"And now," he said, "to keep this fellow Capper in sight until the Princess Mary sails and I aboard her as Captain Woodhouse, of Wady Halfa. The man might trip us all up."

"He will not; be sure of that," Koch growled, helping Woodhouse into his coat and leading the way to the folding doors. "I will have Cæsar attend to him the minute he comes back to report where Capper is stopping."

"Until when?" the captain asked, pausing at the gate, to which Koch had escorted him.

"Here to-morrow night at nine," the doctor answered, and the gate shut behind him. Captain Woodhouse, alone under the shadowing trees of Queen's Terrace, drew in a long breath, shook his shoulders and started for the station and the midnight train to Alexandria.

CHAPTER V
A FERRET

Consider the mental state of Mr. Billy Capper as he sank into a seat on the midnight suburban from Ramleh to Alexandria. Even to the guard, unused to particular observation of his passengers save as to their possible propensity for trying to beat their fares, the bundle of clothes surmounted by a rusty brown bowler which huddled under the sickly light of the second-class carriage bespoke either a candidate for a plunge off the quay or a "bloomer" returning from his wassailing.
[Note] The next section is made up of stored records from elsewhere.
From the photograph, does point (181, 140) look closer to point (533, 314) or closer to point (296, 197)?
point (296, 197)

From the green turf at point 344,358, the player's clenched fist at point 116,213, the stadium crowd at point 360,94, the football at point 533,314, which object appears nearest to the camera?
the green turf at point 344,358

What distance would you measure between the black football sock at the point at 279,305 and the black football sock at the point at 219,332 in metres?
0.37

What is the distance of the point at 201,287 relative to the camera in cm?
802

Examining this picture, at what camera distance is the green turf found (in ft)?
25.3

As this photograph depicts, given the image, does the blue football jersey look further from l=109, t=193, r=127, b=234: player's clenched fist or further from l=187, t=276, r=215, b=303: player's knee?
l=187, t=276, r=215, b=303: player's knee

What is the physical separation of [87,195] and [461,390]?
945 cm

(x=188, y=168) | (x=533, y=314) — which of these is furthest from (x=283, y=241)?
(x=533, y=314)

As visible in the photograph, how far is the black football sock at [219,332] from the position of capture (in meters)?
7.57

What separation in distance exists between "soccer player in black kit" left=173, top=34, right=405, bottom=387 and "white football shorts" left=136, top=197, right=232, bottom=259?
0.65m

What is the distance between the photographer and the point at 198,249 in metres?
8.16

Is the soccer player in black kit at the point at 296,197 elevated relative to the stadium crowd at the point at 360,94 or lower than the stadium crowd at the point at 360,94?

But the eyes of the man denied this latter hypothesis; sanity was in them, albeit the merciless sanity that refuses an alternative when fate has its victim pushed into a corner. So submerged was Capper under the flood of his own bitter cogitations that he had not noticed the other two passengers boarding the train at the little tiled station—a tall, quietly dressed white man and a Numidian with a cloak thrown over his white livery. The latter had faded like a shadow into the third-class carriage behind the one in which Capper rode.
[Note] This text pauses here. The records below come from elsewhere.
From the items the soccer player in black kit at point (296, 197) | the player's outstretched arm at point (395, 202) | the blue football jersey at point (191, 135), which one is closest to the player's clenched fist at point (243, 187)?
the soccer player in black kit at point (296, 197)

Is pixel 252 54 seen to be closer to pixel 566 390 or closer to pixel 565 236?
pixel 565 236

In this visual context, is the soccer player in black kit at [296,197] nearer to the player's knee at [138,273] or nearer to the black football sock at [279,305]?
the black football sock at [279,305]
Here was Capper—poor old Hardluck Billy Capper—floored again, and just when the tide of bad fortune was on the turn; so ran the minor strain of self-pity under the brown bowler. A failure once more, and through no fault of his own. No, no! Hadn't he been ready to deliver the goods? Hadn't he come all the way down here from Berlin, faithful to his pledge to Louisa, the girl in the Wilhelmstrasse, ready and willing to embark on that important mission of which he was to be told by Doctor Emil Koch? And what happens? Koch turns him into the street like a dog; threatens to have him before the military as a spy if he doesn't make himself scarce. Koch refuses even to admit he'd ever heard of the Wilhelmstrasse. Clever beggar! A jolly keen eye he's got for his own skin; won't take a chance on being betrayed into the hands of the English, even when he ought to see that a chap's honest when he comes and tells a straight story about losing that silly little bit of paper with his working number on it. What difference if he can't produce the ticket when he has the number pat on the tip of his tongue, and is willing to risk his own life to give that number to a stranger?
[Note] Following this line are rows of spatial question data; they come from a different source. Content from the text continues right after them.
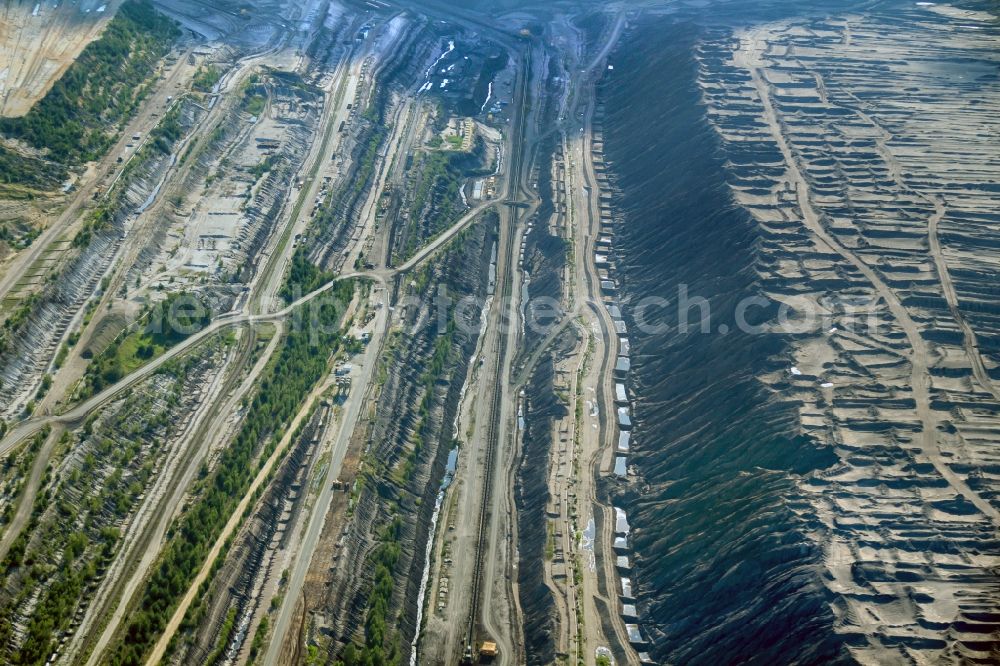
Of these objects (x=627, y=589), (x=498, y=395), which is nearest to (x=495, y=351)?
(x=498, y=395)

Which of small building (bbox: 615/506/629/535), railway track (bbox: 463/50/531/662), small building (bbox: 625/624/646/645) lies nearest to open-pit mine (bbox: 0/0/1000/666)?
small building (bbox: 625/624/646/645)

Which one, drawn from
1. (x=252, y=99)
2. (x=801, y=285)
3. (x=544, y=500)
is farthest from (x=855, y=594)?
(x=252, y=99)

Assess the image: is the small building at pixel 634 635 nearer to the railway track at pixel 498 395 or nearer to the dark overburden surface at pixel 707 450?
the dark overburden surface at pixel 707 450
Back upon the old perplexity that had kept Capper's brain on strain ever since the first day aboard La Vendée—who had lifted his ticket, and when was it done? The man recalled, for the hundredth time, his awakening aboard the French liner—what a horror that first morning was, with the ratty little surgeon feeding a fellow aromatic spirits of ammonia like porridge! Capper, in this mood of detached review, saw himself painfully stretching out his arm from his bunk to grasp his stick the very first minute he was alone in the stateroom; the crooked handle comes off under his turning, and the white wisp of paper is stuck in the hollow of the stick. Blank paper!

Safe as safe could be had been that little square of paper Louisa had given him with his expense money, from the day he left Berlin until—when? To be sure, he had treated himself to a little of the grape in Paris and, maybe, in Marseilles; but his brain had been clear every minute. Oh, Capper would have sworn to that! The whole business of the disappearance of his Wilhelmstrasse ticket and the substitution of the blank was simply another low trick the Capper luck had played on him.